Kim stumbles late, setting up Sunday shootout in the desert
PHOENIX (AP) Sei Young Kim set up a Sunday shootout in the desert with a sloppy third-round finish.
The South Korean player stumbled late Saturday afternoon in the JTBC Founders Cup, handing the lead to Eun-Hee Ji and putting Stacy Lewis, Lydia Ko and many others in far better position than they expected.
Three strokes ahead after an eagle on the par-4 13th, Kim failed to birdie the par-5 15th and bogeyed the par-4 16th and par-3 17th. Her 2-under 70 dropped her into a tie for second with Lewis, a stroke behind Ji.

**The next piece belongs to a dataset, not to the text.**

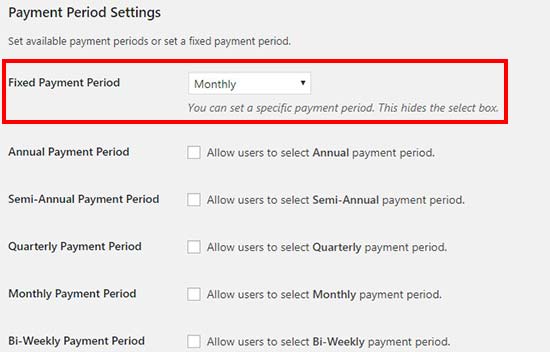 Payment period settings
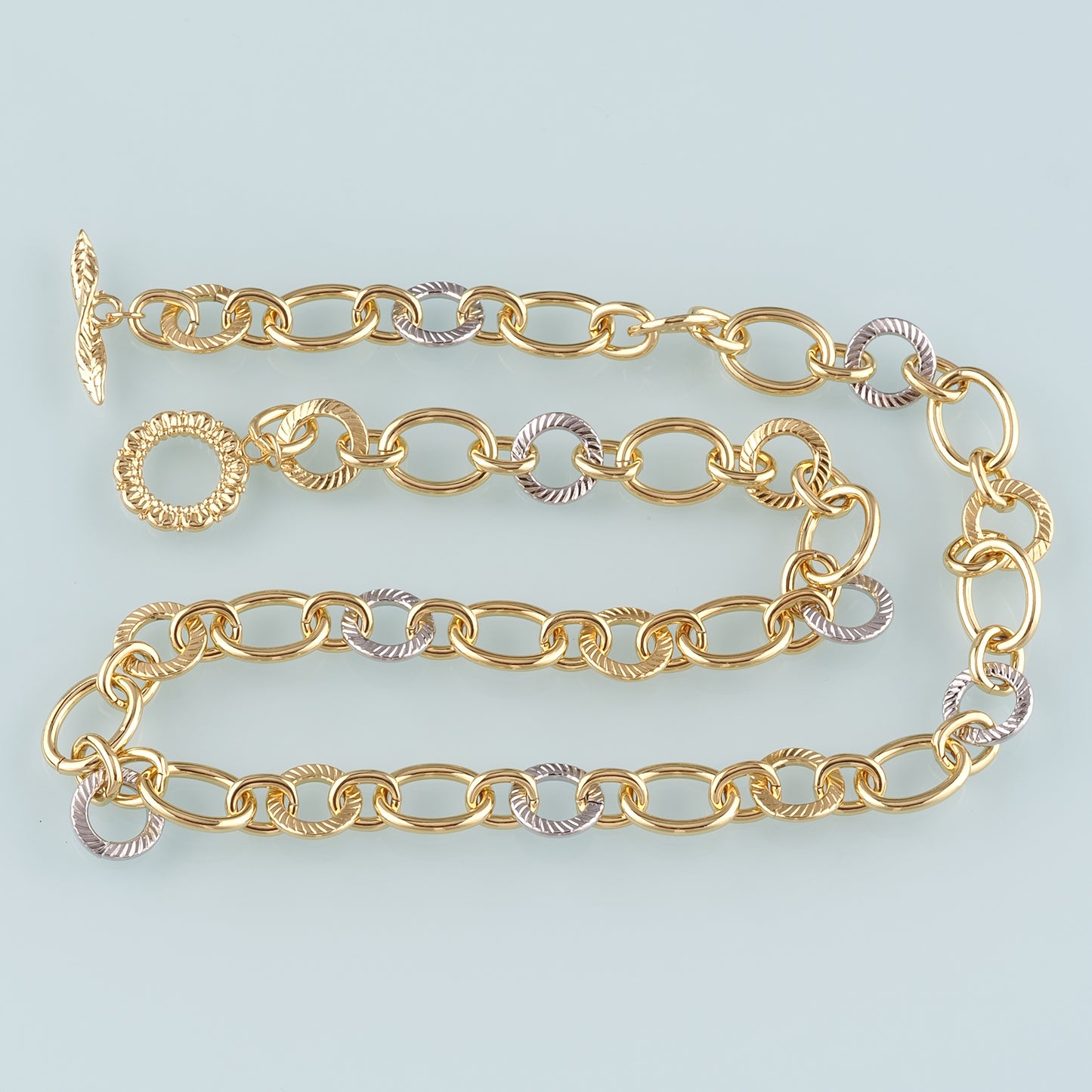 Gold Texture Oval Chain,18K Gold Filled Oval for Necklace Bracelet DIY Jewelry Making Supply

''It's OK. I have one day, tomorrow,'' said Kim, the LPGA Tour rookie of the year last season after winning three times. ''I like to play the chase on the lead. It's more comfortable to me.''
She was 2 over on the final five holes, while Ji and Lewis were each 3 under.
Ji made a 12-foot birdie putt on 17 and finished with a 65 to reach 18-under 198 on another perfect day at Desert Ridge's Wildfire Golf Club. She is winless since the 2009 U.S. Women's Open.
''My putting was really good,'' Ji said. ''My iron shot was really good, too. I was really struggling with my irons the last couple of weeks, but it's getting better this week.''
Lewis had a 64, closing with a 4-foot birdie putt on the par-4 18th.
''These scores are just ridiculous,'' Lewis said. ''You just can't look at a leaderboard. You just go out there and make as many birdies as you can.''
The Texan won the event in 2013 and finished second the last two years. She has nine runner-up finishes in a 43-event victory drought that dates to June 2014.
''I'm just really happy to see some good scores going up,'' Lewis said.
Jacqui Concolino was two strokes back after a 68. The top-ranked Ko, Carlota Ciganda and Paula Creamer were another shot behind. Ko and Ciganda shot 64, and Paula Creamer had a 67.
''When I saw some of the highlights of the leaders, they seem like they were holing a lot of putts, and that's what I wasn't doing the first two days,'' Ko said. ''I was a lot better today.''
Kim opened with rounds of 63 and 66 to break the tournament 36-hole record at 15 under and take a two-stroke lead into the weekend. She threatened to make it a runaway when she eagled the 240-yard 13th, hitting a 3-wood to the fringe and holing a 30-foot putt, but soon found trouble.
Her iron approach sailed left into a bunker and she two-putted for par on the 15th, the par 5 she birdied Thursday and eagled Friday. Kim and Concolino were the only players in the top 16 on the leaderboard to fail to birdie or eagle the hole.
On the 16th, her wedge from 90 yards went over the green into thick rough, leaving a difficult shot over a ridge. She didn't get the chip all the way up the ridge and it rolled down and across the green. That left her a 40-foot par try that stopped on the left edge.
Her 9-iron went left on 17 and rolled down a hill into thin rough 50 feet from the pin. She hit her chip all the way to the opposite edge of the green and missed a 15-foot par putt.
On 18, she used the grandstand behind the green to escape with a par. In the right rough with a tree in front of her, she played a low shot under the tree that raced through the green and into the bottom of the stadium structure. She got a free drop and putted from the fringe to 2 feet. Without the grandstand to stop it, the ball would have kept rolling and she would have faced a longer and more difficult third shot.
''Pretty good last hole,'' Kim said. ''Up-and-down, make the par.''
U.S. Women's Amateur champion Hannah O'Sullivan followed her second-round 64 with a 72 to drop into a tie for 47th at 8 under. The 17-year-old is a high school senior in the Phoenix suburb of Chandler.